Medulloblastoma is diagnosed in about 400 children and adolescents annually in the U.S., making it the nation’s most common pediatric brain tumor. Historically, medulloblastoma has been treated as a single disease even though researchers at St. Jude and elsewhere showed that patient outcomes vary widely based on their tumor subtype. About 11% of medulloblastoma patients have the WNT subtype. Nearly all survive with the current treatments that involve surgery, radiation and chemotherapy, but have serious treatment-related side effects.
In this study, scientists used a variety of biochemical, genetic, and structural techniques to identify the molecular defects associated with two of the DDX3X mutations associated with medulloblastoma. Investigators demonstrated the mutations interfere with the ability of the DDX3X protein to bind to RNA.
To function properly, DDX3X must bind RNA and also release the chemical energy stored in ATP molecules.

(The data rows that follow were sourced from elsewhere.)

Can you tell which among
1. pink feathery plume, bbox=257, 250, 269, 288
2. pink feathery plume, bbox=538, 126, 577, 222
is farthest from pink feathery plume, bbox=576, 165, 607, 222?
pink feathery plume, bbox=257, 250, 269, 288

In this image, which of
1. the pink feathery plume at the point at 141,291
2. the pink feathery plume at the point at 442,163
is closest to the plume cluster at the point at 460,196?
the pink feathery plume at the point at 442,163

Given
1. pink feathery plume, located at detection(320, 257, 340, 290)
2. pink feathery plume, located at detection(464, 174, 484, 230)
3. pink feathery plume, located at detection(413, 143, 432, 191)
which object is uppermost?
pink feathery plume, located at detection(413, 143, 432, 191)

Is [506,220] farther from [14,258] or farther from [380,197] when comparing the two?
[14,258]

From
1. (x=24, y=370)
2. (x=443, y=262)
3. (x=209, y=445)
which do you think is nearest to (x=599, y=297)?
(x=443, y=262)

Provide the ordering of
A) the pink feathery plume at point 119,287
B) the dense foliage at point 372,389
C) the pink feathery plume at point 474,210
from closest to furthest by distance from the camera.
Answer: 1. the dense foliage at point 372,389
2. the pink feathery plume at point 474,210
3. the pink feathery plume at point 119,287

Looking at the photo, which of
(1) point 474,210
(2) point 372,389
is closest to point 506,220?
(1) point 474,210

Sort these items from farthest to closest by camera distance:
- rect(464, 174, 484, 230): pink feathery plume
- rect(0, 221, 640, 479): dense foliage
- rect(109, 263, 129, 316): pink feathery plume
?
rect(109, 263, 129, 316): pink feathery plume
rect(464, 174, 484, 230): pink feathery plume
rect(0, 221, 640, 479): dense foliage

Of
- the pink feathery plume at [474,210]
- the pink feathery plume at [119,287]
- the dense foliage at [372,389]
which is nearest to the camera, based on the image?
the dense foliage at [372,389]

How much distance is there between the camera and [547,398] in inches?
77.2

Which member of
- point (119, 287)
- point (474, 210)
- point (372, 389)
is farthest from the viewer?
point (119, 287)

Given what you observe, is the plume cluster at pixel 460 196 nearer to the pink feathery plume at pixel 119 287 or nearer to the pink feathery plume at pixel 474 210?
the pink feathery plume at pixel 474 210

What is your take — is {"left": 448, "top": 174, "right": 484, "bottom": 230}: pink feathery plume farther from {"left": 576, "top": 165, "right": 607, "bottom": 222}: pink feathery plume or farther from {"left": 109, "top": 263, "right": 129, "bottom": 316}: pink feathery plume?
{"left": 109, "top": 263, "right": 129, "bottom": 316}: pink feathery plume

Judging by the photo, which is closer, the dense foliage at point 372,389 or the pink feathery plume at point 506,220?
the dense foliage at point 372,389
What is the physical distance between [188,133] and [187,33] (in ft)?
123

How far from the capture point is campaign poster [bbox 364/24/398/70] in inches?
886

In this study, researchers discovered the process depends on a short, flexible loop in DDX3X they call the ATP-binding loop. Without the loop, researchers found that DDX3X and related enzymes could not access energy stored in ATP.
Researchers showed that two DDX3X mutant proteins were unable to tap ATP energy. In contrast, the other DDX3X mutations associated with medulloblastoma exhibited little or no decrease in ATP consumption activity.
The scientists relied on a yeast model to better understand the consequences of the mutations. If either of the same two mutant DDX3X proteins were substituted for the most similar protein in fission yeast, the yeast died. The yeast survived, however, when the substitution involved the normal human DDX3X protein or DDX3X proteins with other medulloblastoma-associated mutations.
“Putting the mutant proteins into the yeast model identified which defects were harmful and provided insight into the DDX3X protein function,” according to Dr. Partridge. “We know from previous studies that the fission yeast version of DDX3X is thought to play a role in translation of key regulatory proteins, possibly by helping untangle parts of the RNA molecule.”
Those proteins include cyclins that regulate cell division, a process often disrupted in cancer.
“We have identified a set of defects for one set of DDX3X mutants that provides a foundation for efforts to develop more individualized treatments for patients with those defects,” pointed out Dr. Enemark. “We still need to determine the molecular defects for the second class of mutants.”